19 Ottobre 2018 - 15:59

«Vedendo l'altro giorno Tavecchio in prima fila ricevuto con tutti gli onori dal presidente della Repubblica Mattarella mi sono chiesta in che paese viviamo». Elisabetta Cortani, 54 anni, presidente della Lazio Calcio Femminile, quando racconta la sua storia ha la voce rotta dall'emozione e alterna momenti di profondo scoramento ad altri in cui sembra lei stessa far forza a chi le sta intorno. Da quasi un anno ha deciso di rendere pubbliche le molestie sessuali che sostiene di aver subito con forza dall'allora presidente della Federcalcio Tavecchio, ma se l'iter giudiziario sta seguendo il suo corso (è di pochi giorni fa, come riportato dal Romanista e da pochissimi altri quotidiani, la notizia che il giudice De Robbio ha respinto la richiesta di archiviazione presentata dai legali di Tavecchio e ha disposto nuove indagini che dovranno fare piena luce e chiarire se la vicenda dovrà o meno finire nell'aula di un tribunale penale), sui giornali la questione non viene affatto trattata: «Può significare solo due cose: o culturalmente ritengono normale che una donna subisca quel che è capitato a me oppure Tavecchio è ancora un uomo potente, riverito come tale.

Ecco perché mi ha dato fastidio vederlo davanti al presidente della Repubblica». Noi del Romanista abbiamo deciso di raccontarla per intero questa storia perché dentro quell'ufficio della presidenza di via Allegri quel 5 agosto del 2016 qualcosa è successo e starà sicuramente ai giudici valutarne l'eventuale rilevanza penale.
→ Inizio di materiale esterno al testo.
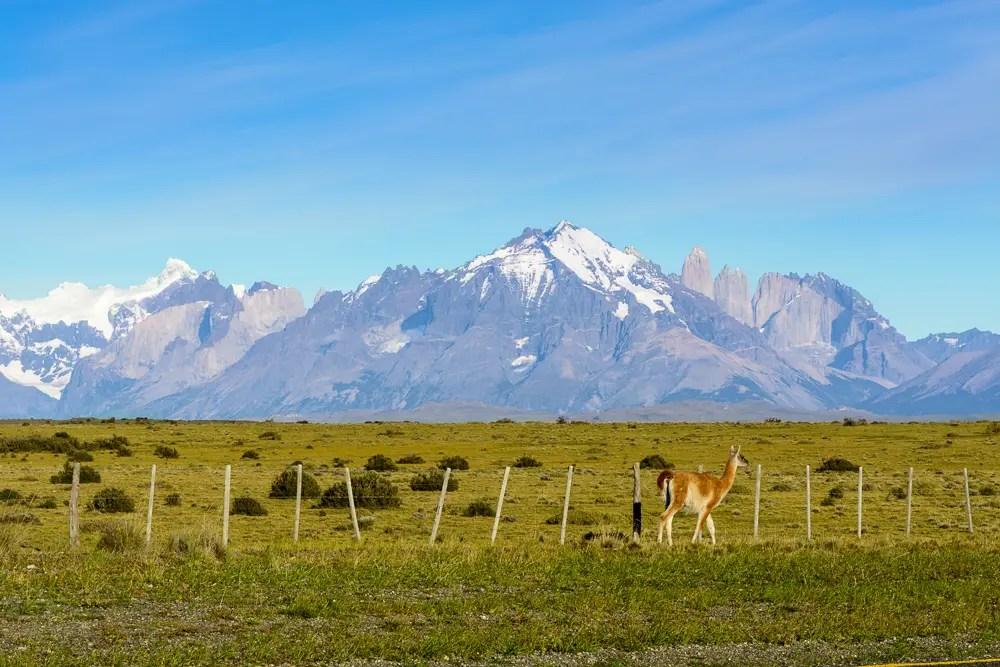 Patagonien W-Trekking im Torres del Paine Nationalpark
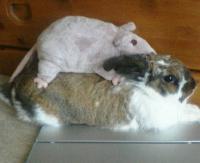 ネズミちゃんラブ③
Ma ciò che nessuno può mettere in dubbio è che quel giorno è stato per l'ennesima volta rappresentato il clichet dell'uomo di potere che appena ne ha la possibilità manca di rispetto ad un'interlocutrice che è stata convocata per motivi esclusivamente professionali e che all'improvviso, nel chiuso di un ufficio blindato e "pulito", viene vista come una preda da blandire con modi e attitudini quantomeno imbarazzanti ("ormai non scopo più, posso farlo solo qua dentro che non mi vede nessuno"), schifosamente volgari ("ti trovo proprio bene, tu scopi molto?"), e presto si vedrà se siano penalmente rilevanti.
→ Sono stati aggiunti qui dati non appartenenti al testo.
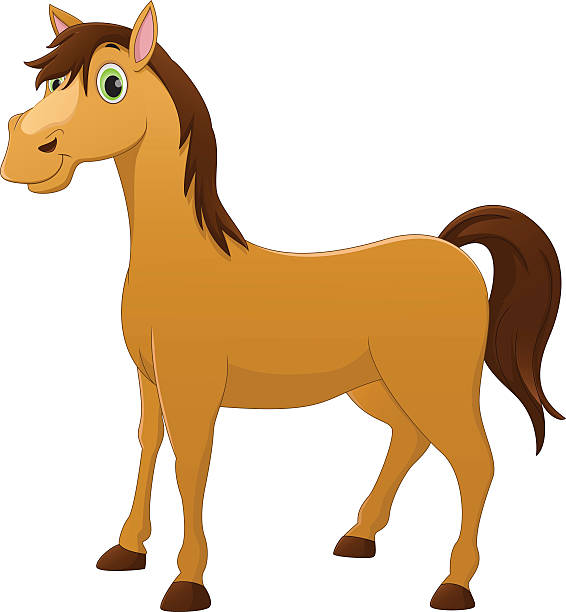 Best Horse Teeth Illustrations, Royalty.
Servono però alcune premesse: tutto ciò che è avvenuto quel giorno in quell'ufficio è documentato interamente da una registrazione audio e parzialmente da una registrazione video (che s'interrompe nel momento in cui Tavecchio tocca l'interlocutrice all'altezza del seno, provocando lo spegnimento della minitelecamera nascosta negli occhiali poggiati sulla camicia) di cui Il Romanista ha preso visione, come di tutti gli altri atti depositati. Prima di quell'incontro, ci fu un altro appuntamento che, secondo il racconto della Cortani, fu macchiato da un altro approccio sessuale non gradito e che è stato alla base della decisione di presentarsi al secondo munita di telecamera e registratore audio. Il resto è tutto raccontato nella storia. Nell'intervista abbiamo preferito usare il più colloquiale "tu" al posto del più formale "lei", e così l'abbiamo trascritta, per non togliere niente del sapore spontaneo nel cui contesto s'è sviluppata. Chiaramente, Il Romanista rimane a completa disposizione anche dell'ex presidente Tavecchio e dei suoi legali per ogni ulteriore testimonianza sull'argomento.
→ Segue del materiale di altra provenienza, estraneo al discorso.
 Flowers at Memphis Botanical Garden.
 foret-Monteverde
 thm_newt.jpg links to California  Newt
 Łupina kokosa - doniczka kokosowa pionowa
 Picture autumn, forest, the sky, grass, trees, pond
Elisabetta, partiamo dall'inizio. A quando risale l'inizio del rapporto con il presidente Tavecchio?
«Il rapporto risale al 2006-2007, sotto la presidenza Levati nella divisione calcio femminile, fui nominata supplente dei delegati assembleari, ho cominciato a frequentare i vertici della Divisione e della Lnd. Poi la Levati non si è ricandidata alle elezioni ed è stato eletto Padovan, io fui nominata presidente della Consulta e rimasi delegata, rappresentavo il calcio femminile alle assemblee federali, e quindi ebbi modo di incontrare più volte Tavecchio nella sua qualità di presidente della Lnd. Quando poi Padovan si è dimesso perché i conti non tornavano e il calcio femminile non riusciva ad esplodere, ci siamo uniti in forze in tanti, noi della Lazio e poi Torres, Monza, Milan, Verona e altre e abbiamo chiesto di andare a nuove elezioni».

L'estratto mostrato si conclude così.